I would argue that I sure have been guilty of this.
Let me make my case here. Please read closely. I think that identifying the correct genre within the various books of the Bible is absolutely critical to understanding what the author tried to convey. Some may not be familiar with the word ‘genre’, for which I supply what dictionary.com has to offer:
-of or pertaining to a distinctive literary type.
The Bible has an abundance of different genres. Here are a few off the top of my head: prophetic, narrative, wisdom, parable, apocalyptic, poetry, covenants, etc. Each of these pieces of literature has certain restrictions and, more importantly, have certain expectations for readers. It would be wrong for me to read a poetry passage the same way I would read a narrative section of Scripture. One of the main problems raised by believers in my circles is that most of the Christian world fails to see that John 1:1-18 is precisely poetry, and thereby misses out on a dynamic which the author is trying to extend to readers. Another example of confusion common to Bible readers is a reading a Genesis chs. 1-2 as science instead of theological cosmology. More could be said on these two examples, but I’ll press on for the time being.
Readers of a newspaper have different sets of expectations when reading the front cover than when they get to the comics. Even today’s movies are organized by comedy, drama, action, thriller, documentary, etc. To confuse an action movie, such as the film The Da Vinci Code, with a documentary, would lead to many thinking that all the details of the movie are truly factual.
Back to the Bible. I assume that most of my readers thus far would agree that the Bible has different genres. The problem is, most Christians don’t read the Bible as if it has more than one to distinguish. Rather, we tell ourselves that the Bible only has one single genre; a prophetic genre. We think that the Bible must, by necessity, have something in nearly every single passage that speaks to us as individuals directly in the year 2010. We call this by many names, such as personal application, or life meanings, or whatever. When we choose to ignore the distinctive features of genre found in the Bible, the text gets reduced to merely “What is it telling me today?”
One of my biggest pet peeves is people using Jeremiah 29:11 as a verse which God has for them as an individual.

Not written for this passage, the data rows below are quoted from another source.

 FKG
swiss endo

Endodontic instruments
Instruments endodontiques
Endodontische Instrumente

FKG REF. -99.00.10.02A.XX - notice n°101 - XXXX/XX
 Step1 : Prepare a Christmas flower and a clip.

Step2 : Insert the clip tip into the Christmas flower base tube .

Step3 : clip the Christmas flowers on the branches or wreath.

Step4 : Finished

Most of you know it, or perhaps have heard it before, “For I know the plans that I have for you,’ declares the LORD, ‘plans for welfare and not for calamity to give you a future and a hope.” The problem is, this was written to the historical Jeremiah, not to me, or you, or your best friend. Some may feel threatened by my assumption, but if you don’t believe me, read the context. The previous two verses should be enough to show that this cannot refer to anyone in 2010, or 1999, or 300 C.E.

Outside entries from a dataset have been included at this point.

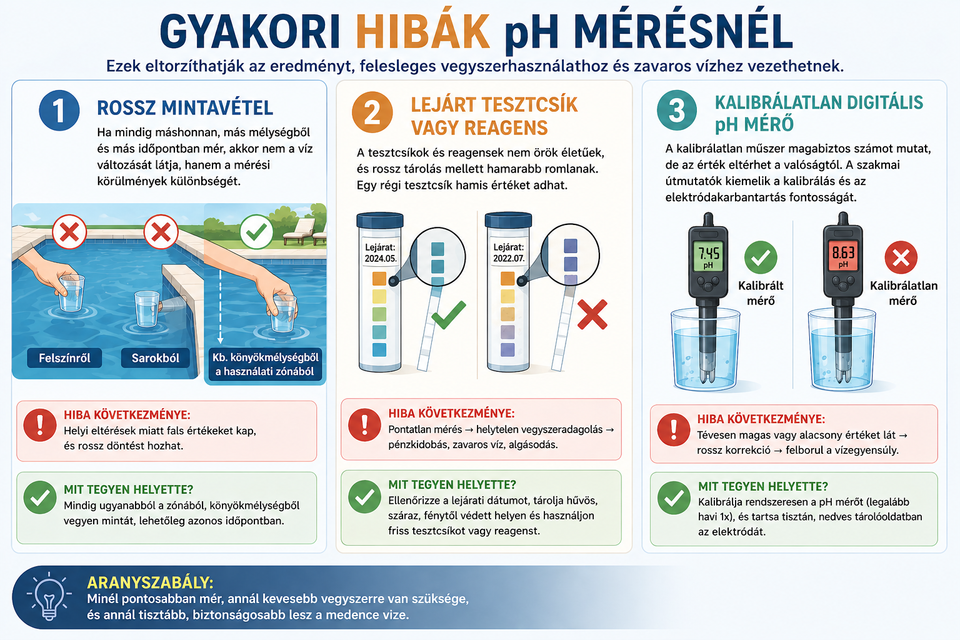 GYAKORI HIBÁK pH MÉRÉSNÉL

Ezek eltorzíthatják az eredményt, felesleges vegyszerhasználathoz és zavaros vízhez vezethetnek.

1 ROSSZ MINTAVÉTEL

Ha mindig máshonnan, más mélységből és más időpontban mér, akkor nem a víz változását látja, hanem a mérési körülmények különbségét.

Felszínről

Sarokból

Kb. könyökmélységből a használati zónából

HIBA KÖVETKEZMÉNYE:
Helyi eltérések miatt fals értékeket kap, és rossz döntést hozhat.

MIT TEGYEN HELYETTE?
Mindig ugyanabból a zónából, könyökmélységből vegyen mintát, lehetőleg azonos időpontban.

2 LEJÁRT TESZTCSÍK VAGY REAGENS

A tesztcsíkok és reagensek nem örök életűek, és rossz tárolás mellett hamarabb romlanak. Egy régi tesztcsík hamis értéket adhat.

Lejárat: 2024.05.

Lejárat: 2022.07.

HIBA KÖVETKEZMÉNYE:
Pontatlan mérés → helytelen vegyszeradagolás → pénzkidobás, zavaros víz, algásodás.

MIT TEGYEN HELYETTE?
Ellenőrizze a lejárati dátumot, tárolja hűvös, száraz, fénytől védett helyen és használjon friss tesztcsíkot vagy reagenst.

3 KALIBRÁLATLAN DIGITÁLIS pH MÉRŐ

A kalibrálatlan műszer magabiztos számot mutat, de az érték eltérhet a valóságtól. A szakmai útmutatók kiemelik a kalibrálás és az elektródakarbantartás fontosságát.

7.45 pH

Kalibrált mérő

8.63 pH

Kalibrálatlan mérő

HIBA KÖVETKEZMÉNYE:
Tévesen magas vagy alacsony értéket lát → rossz korrekció → felborul a vízegyensúly.

MIT TEGYEN HELYETTE?
Kalibrálja rendszeresen a pH mérőt (legalább havi 1x), és tartsa tisztán, nedves tárolóoldatban az elektródát.

ARANYSZABÁLY:
Minél pontosabban mér, annál kevesebb vegyszerre van szüksége, és annál tisztább, biztonságosabb lesz a medence vize.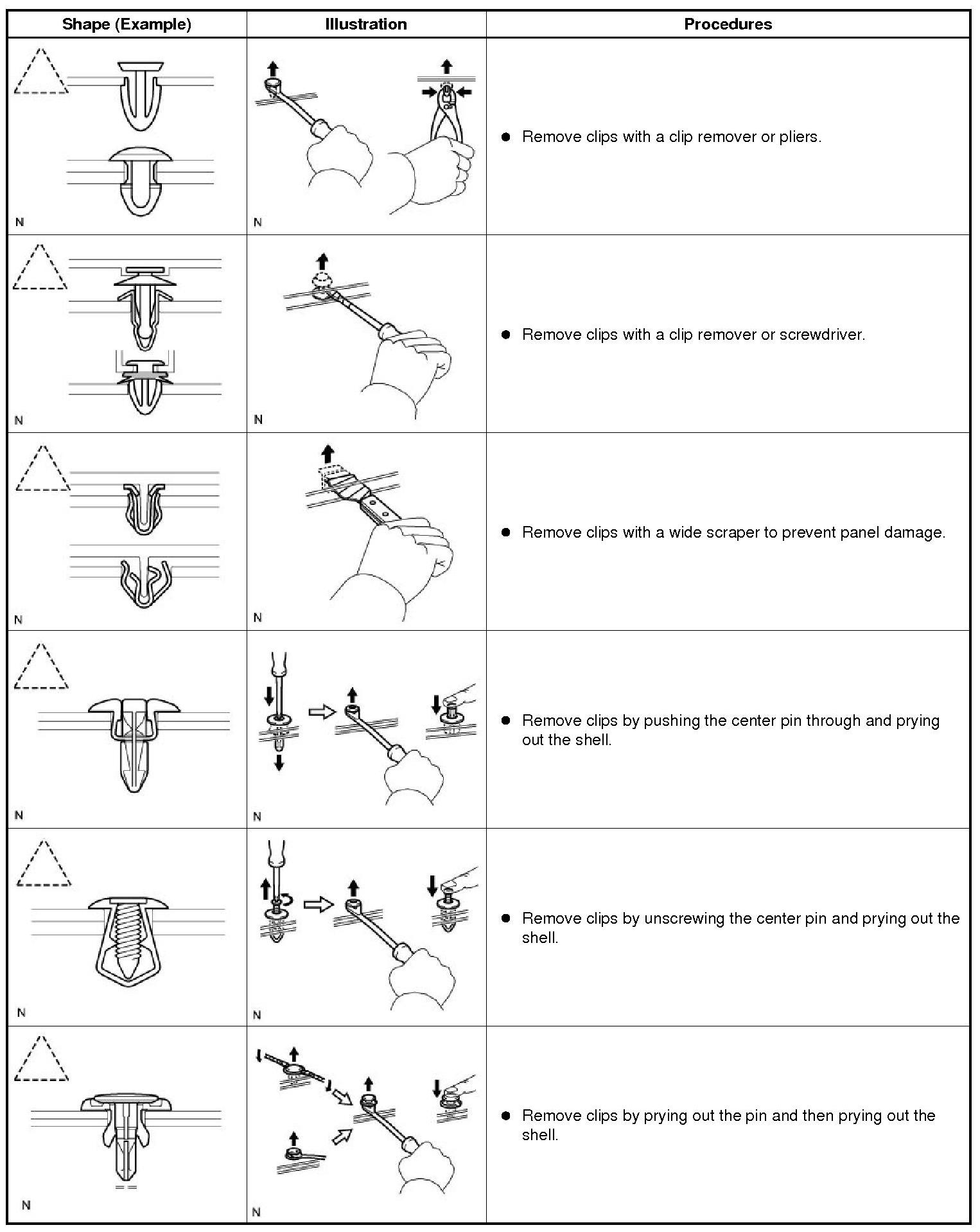 | Shape (Example) | Illustration | Procedures |
|---|---|---|
| N | N | ● Remove clips with a clip remover or pliers. |
| N | N | ● Remove clips with a clip remover or screwdriver. |
| N | N | ● Remove clips with a wide scraper to prevent panel damage. |
| N | N | ● Remove clips by pushing the center pin through and prying out the shell. |
| N | N | ● Remove clips by unscrewing the center pin and prying out the shell. |
| N | N | ● Remove clips by prying out the pin and then prying out the shell. |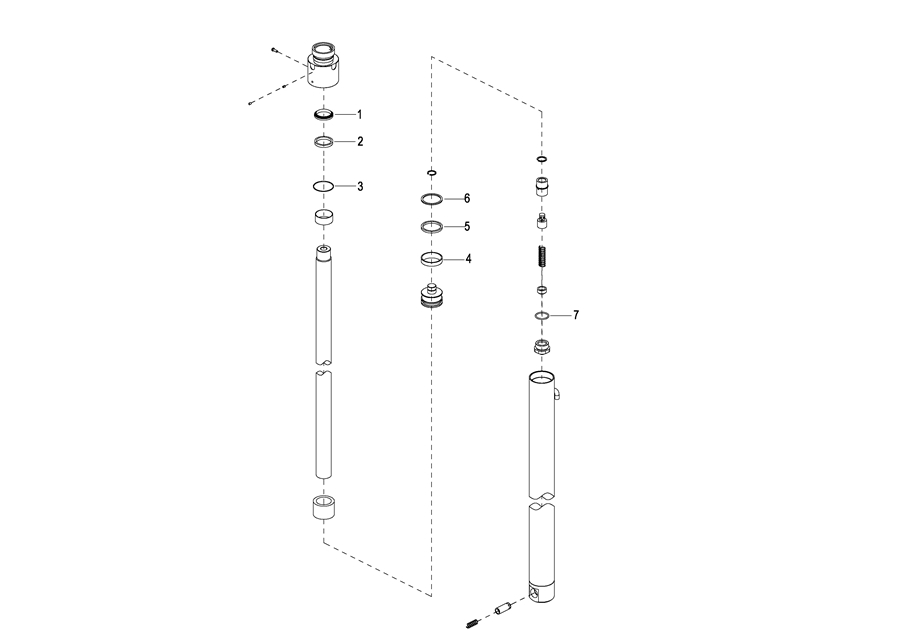 1
2
3
6
5
4
7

Let me be clear what I am not saying. I am not saying that God does not have a plan for you, or that you cannot use this verse for moral comfort. What I am saying is that this verse was written in a context, and that was to the prophet Jeremiah, not to me. It has a specific meaning for him and that should be given top priority.

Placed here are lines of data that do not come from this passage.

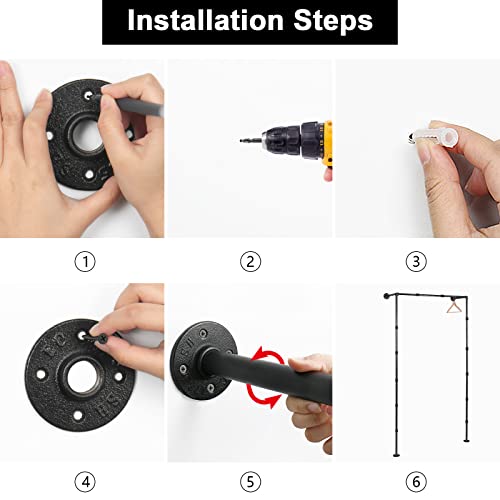 Installation Steps

①

②

③

④

⑤

⑥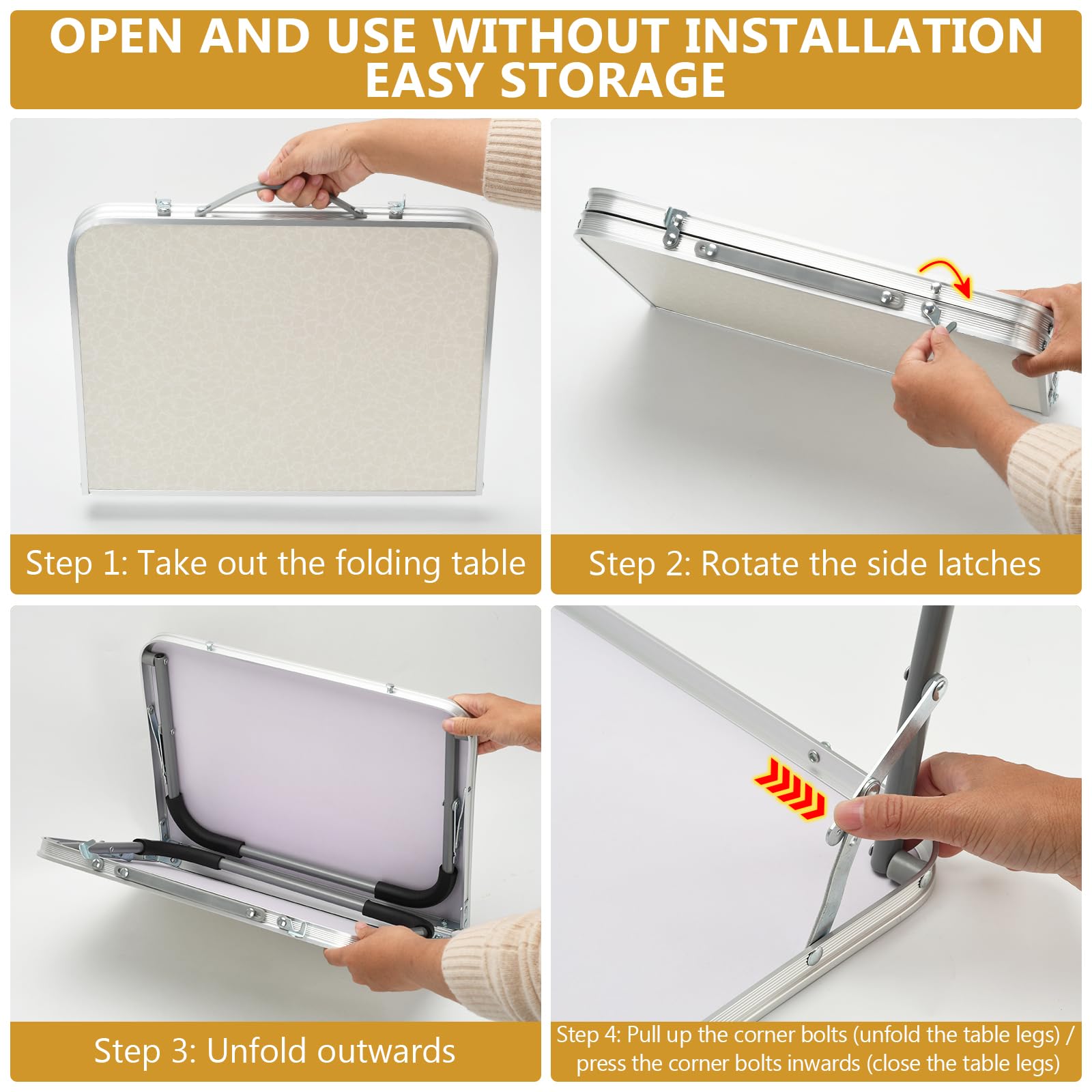 OPEN AND USE WITHOUT INSTALLATION
EASY STORAGE

Step 1: Take out the folding table

Step 2: Rotate the side latches

Step 3: Unfold outwards

Step 4: Pull up the corner bolts (unfold the table legs) / press the corner bolts inwards (close the table legs)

Another example is the parable found at the beginning of Luke 16:1f, sometimes labeled the ‘Unrighteous Steward.’ I challenge anyone to try and read this with a 2010 application; I don’t think it can be done. It makes the best sense in the contexts of Jesus’ ministry as being told to his opponents. Again, the tendency to read it as prophetic for the year 2010 seems to miss the point.
Where am I going with this? My point is that if we simplify the Bible too far, we lose significant information and are in danger of accidently distorting what the original authors intended for their readers to hear and understand. Yes, the Bible has clear and specific points of application for all readers, such as the call to repentance and belief in the gospel. Yet the Bible also has context specific instructions, like the command to the Corinthians to greet one another with a holy kiss (does anyone still do this today?)
Scholars who are trained to recognize genre have a lot of help the church in this area. I recently have asked myself, “What is a Gospel?” I always assumed that they are histories, similar to what I read in US History in High School. Many scholars today have pinned the ancient Gospels found in the New Testament as Greco-Roman biographies, of which we have many others which survived from the same time period (over ten others). It seems that they are ancient biographies of Jesus shaped by resurrection faith and distinctives of the various four authors. I could say more on this, but I’d rather open things up for comments. Here are my questions to those who are still reading:
-Do you only read the Bible as if it had a personal meaning for you in every passage?
-Does recognizing genre and taking the various forms of it found within the pages of Scripture diminish the Bible in any way or does it enhance it? Why?